Passage for review:

Whilst that was a set-back I was sufficiently prescient to comment that ‘the PARP story is far from over’ and indeed further trials have shown significant effects on ovarian cancer, olaparib prolonging progression free survival from 4.3 months to 11.2 months. On this basis  Lynparza (aka Olaparib) was approved in December 2014 in both Europe and the USA for the treatment of advanced ovarian cancer with mutated BRCA.

This is only one more small step along the road to equipping us with a comprehensive anti-cancer drug cabinet but it is, of course, good news for the patient group who should benefit. For my colleague Steve Jackson and his team who developed this approach it must be a wonderful moment and they can look forward to following the success of the drug, now being marketed by Astra-Zeneca.

Three cancers for the price of one?

Input data:
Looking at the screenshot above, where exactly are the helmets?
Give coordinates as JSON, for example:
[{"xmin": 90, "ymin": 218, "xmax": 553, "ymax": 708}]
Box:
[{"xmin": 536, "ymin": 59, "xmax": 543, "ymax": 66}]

Brief 1:
Answer these questions from the olaparib passage:
(a) In the trials mentioned, olaparib prolonged progression free survival from what length to what length?
(b) In what month and year was Lynparza approved, and where?
(c) Which company is now marketing the drug?
Brief 2: Continue the olaparib passage from where it stops.
The records come from a separate source, unrelated to the olaparib passage.

Task response 1:
(a) From 4.3 months to 11.2 months.
(b) December 2014, in both Europe and the USA.
(c) Astra-Zeneca.

Task response 2:
Damaging the DNA Double-helix

A colleague of mine works on double-stranded DNA repair, as it’s called in the trade. This is something that goes on in all of us as our cells patch up DNA that’s being continuously assaulted by things that cause mutations. One source of damage is radiation that can snip the double helix, leaving separate bits of chromosomes floating around in the nucleus. Anything involving ‘snipping’ suggests a pretty potent type of mutation and it does indeed present a real problem because the cell has to find ways of tagging the floating ends, bringing them together and stitching them up. Amazingly, Nature has come up with not one but several ways of doing this and, by and large, they work pretty well. In ferreting around to define the proteins involved, my friend and his team also tried out drugs that might block repair. Having found a very effective one they set up a company to develop it – duly taken over by AstraZeneca, with the result that I now know one person in science who is very rich. The hope is that the drug might work against ovarian, prostate and breast cancers – which would be very good news for AstraZeneca!

But, you may already be asking, what’s the use of a repair blocker? Surely that’s the last thing you want in staving off cancer? Well, yes – and no. All things being equal, you do want to keep repair systems working but, if one of them becomes defective as part of cancer development, knocking out another may push the cell over the brink so that it can’t deal with the DNA chaos and commits suicide.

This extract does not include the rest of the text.